Work to complete:
**a.** Can you rewrite the porridge post between "Lynn’s porridge" and "1920s gardener’s cottage.", inclusive, replacing "patchwork quilt" with "tartan blanket"?
**b.** Would you continue the post about Lynn's porridge from the point where it stops?

Supplied passage:
Archive for July, 2008

Lynn’s porridge

July 20th 2008

I spent Friday night at Callart View Bed & Breakfast in Glencoe village, and had possibly the most magnificent breakfast of my life. I was ready to be impressed, having already sampled the ‘Bed’ part of the deal: a comfortable warm double with a rich patchwork quilt and spare pillows laid on, in one of the three cosy rooms of this 1920s gardener’s cottage.

My breakfast table was by the window looking out onto Loch Leven with the mountains of Lochaber beyond. The food was going to have to be good to capture my attention with such a panorama in front of me. It was. I noticed none of the other guests in the dining room went for either of the porridge options, and they missed such a treat. They were all from various parts of mainland Europe, where porridge doesn’t seem to be recognised for the superfood it is; I remember a party of German walkers in a youth hostel once being horrified that we were going to eat oats. ‘It’s for horses!’ they insisted.

(Spatial question data excerpts)
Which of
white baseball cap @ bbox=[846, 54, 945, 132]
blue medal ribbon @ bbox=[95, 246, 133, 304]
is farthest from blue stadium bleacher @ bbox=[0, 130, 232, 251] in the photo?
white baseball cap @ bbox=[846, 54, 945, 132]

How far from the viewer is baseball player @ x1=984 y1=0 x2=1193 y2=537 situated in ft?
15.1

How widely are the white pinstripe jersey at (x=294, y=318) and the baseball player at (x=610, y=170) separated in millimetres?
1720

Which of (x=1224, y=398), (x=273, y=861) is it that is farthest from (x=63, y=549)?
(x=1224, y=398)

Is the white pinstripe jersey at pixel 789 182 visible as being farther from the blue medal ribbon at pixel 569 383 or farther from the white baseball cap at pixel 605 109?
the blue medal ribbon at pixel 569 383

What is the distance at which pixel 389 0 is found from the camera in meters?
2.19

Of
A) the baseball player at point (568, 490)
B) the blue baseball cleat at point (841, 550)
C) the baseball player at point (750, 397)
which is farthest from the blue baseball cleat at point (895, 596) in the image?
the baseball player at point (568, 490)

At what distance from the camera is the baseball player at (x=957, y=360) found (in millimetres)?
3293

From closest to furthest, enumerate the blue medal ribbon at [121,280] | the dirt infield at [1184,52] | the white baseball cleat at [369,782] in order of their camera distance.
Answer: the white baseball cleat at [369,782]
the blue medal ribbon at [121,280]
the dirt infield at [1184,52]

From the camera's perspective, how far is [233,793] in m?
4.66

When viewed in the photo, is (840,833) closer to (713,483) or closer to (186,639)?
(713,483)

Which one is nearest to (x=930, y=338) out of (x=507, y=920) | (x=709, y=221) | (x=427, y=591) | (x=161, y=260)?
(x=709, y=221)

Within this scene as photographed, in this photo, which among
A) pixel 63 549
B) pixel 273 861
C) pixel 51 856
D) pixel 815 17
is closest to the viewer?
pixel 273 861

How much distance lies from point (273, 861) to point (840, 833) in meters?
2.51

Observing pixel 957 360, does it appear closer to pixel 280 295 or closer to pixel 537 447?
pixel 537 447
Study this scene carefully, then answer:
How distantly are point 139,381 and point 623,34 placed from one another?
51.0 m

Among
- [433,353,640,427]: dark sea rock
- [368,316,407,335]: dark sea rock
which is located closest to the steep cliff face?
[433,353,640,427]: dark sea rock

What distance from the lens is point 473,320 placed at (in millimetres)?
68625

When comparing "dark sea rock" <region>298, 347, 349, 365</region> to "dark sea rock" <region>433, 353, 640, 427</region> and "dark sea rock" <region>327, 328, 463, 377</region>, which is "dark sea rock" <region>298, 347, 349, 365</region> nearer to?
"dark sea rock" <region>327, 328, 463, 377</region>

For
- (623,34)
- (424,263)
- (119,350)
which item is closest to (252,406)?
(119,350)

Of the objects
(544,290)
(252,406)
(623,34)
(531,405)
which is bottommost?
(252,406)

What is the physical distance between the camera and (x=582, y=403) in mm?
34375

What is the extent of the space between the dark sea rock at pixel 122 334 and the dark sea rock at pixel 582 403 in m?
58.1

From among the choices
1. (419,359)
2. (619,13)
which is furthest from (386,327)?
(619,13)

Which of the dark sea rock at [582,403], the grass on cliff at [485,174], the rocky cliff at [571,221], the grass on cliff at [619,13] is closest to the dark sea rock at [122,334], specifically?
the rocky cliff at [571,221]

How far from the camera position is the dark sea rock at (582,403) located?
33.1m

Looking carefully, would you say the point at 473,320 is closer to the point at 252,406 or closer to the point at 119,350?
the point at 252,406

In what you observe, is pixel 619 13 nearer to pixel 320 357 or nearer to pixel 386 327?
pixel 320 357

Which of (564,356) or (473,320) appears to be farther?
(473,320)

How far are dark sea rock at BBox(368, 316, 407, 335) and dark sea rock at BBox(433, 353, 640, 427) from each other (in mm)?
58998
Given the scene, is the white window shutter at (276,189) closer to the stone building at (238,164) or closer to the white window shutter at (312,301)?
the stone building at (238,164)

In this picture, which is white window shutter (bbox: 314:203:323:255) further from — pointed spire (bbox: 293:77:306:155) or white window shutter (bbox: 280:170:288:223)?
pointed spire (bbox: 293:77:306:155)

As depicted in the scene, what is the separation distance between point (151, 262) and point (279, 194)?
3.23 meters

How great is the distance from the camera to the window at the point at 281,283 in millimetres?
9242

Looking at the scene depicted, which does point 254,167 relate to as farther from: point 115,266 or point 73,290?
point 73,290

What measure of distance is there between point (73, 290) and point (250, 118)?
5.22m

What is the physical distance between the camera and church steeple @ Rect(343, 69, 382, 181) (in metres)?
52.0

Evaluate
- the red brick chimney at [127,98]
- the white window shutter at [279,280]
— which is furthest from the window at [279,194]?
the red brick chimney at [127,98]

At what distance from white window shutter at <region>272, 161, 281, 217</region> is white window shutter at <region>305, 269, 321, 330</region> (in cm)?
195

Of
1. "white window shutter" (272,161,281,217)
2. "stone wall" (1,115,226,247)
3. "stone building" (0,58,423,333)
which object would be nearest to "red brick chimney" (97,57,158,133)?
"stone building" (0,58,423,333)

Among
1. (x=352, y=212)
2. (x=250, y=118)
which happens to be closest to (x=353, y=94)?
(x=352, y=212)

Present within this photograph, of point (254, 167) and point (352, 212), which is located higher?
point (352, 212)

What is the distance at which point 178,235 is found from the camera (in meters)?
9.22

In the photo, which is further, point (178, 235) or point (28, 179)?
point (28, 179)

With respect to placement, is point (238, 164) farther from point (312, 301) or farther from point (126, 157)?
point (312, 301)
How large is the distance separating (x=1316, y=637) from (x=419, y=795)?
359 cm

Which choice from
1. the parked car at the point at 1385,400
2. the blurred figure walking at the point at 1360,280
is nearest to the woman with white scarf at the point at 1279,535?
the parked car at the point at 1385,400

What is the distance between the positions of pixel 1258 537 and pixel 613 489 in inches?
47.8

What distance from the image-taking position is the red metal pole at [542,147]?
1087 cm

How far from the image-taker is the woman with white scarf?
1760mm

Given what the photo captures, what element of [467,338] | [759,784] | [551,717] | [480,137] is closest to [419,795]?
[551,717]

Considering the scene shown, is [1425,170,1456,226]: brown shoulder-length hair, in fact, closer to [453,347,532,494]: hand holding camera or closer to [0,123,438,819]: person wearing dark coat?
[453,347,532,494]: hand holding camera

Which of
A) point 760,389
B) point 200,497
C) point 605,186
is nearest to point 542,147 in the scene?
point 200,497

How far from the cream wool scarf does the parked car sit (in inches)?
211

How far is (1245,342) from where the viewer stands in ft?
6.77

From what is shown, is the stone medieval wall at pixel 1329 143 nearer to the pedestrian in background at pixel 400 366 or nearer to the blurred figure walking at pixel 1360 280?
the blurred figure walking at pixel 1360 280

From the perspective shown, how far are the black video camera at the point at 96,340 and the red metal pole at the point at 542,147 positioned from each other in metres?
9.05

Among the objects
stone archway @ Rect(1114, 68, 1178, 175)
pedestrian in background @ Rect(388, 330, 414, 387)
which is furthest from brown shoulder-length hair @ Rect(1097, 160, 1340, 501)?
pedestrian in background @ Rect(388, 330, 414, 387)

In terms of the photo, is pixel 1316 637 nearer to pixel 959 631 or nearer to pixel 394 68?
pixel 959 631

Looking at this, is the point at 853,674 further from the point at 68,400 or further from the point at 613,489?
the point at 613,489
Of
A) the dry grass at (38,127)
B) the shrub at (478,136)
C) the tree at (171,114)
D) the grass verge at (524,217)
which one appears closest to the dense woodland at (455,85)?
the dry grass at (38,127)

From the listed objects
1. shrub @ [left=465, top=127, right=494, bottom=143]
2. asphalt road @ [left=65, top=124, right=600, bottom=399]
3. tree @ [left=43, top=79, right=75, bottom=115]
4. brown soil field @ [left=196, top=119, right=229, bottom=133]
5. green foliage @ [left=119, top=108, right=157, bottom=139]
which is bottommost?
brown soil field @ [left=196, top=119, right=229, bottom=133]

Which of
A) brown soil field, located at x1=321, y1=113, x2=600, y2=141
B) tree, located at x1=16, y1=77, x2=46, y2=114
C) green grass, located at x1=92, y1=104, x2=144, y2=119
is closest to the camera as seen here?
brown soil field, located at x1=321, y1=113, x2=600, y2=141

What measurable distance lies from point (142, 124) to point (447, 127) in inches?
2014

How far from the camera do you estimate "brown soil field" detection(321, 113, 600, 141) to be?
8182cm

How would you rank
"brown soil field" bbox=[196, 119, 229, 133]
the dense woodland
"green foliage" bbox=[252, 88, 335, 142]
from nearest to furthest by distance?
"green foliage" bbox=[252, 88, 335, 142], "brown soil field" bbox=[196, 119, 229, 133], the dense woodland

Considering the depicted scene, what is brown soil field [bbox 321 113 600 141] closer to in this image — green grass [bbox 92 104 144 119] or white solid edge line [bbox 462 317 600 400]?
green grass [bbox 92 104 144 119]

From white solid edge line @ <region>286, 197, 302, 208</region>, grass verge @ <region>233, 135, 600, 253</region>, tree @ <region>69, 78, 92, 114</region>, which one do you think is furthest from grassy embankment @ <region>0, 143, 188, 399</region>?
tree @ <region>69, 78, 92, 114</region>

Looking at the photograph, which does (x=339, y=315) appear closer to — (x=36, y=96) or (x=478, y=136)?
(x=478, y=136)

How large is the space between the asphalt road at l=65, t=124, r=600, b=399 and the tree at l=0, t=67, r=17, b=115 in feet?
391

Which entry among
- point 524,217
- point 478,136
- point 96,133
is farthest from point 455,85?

Results for each task:
**a.**
Lynn’s porridge

July 20th 2008

I spent Friday night at Callart View Bed & Breakfast in Glencoe village, and had possibly the most magnificent breakfast of my life. I was ready to be impressed, having already sampled the ‘Bed’ part of the deal: a comfortable warm double with a rich tartan blanket and spare pillows laid on, in one of the three cosy rooms of this 1920s gardener’s cottage.

**b.**
I chose the creamy porridge with almonds and sultanas, laced with a nip of whisky and it was comforting, invigorating and totally delicious. Lynn Allman, porridge chef and owner of Callart View with her husband Geoff, is from York, which just shows you don’t have to be Scottish to be handy with a spurtle. I feel a return trip to Glencoe won’t be long in coming.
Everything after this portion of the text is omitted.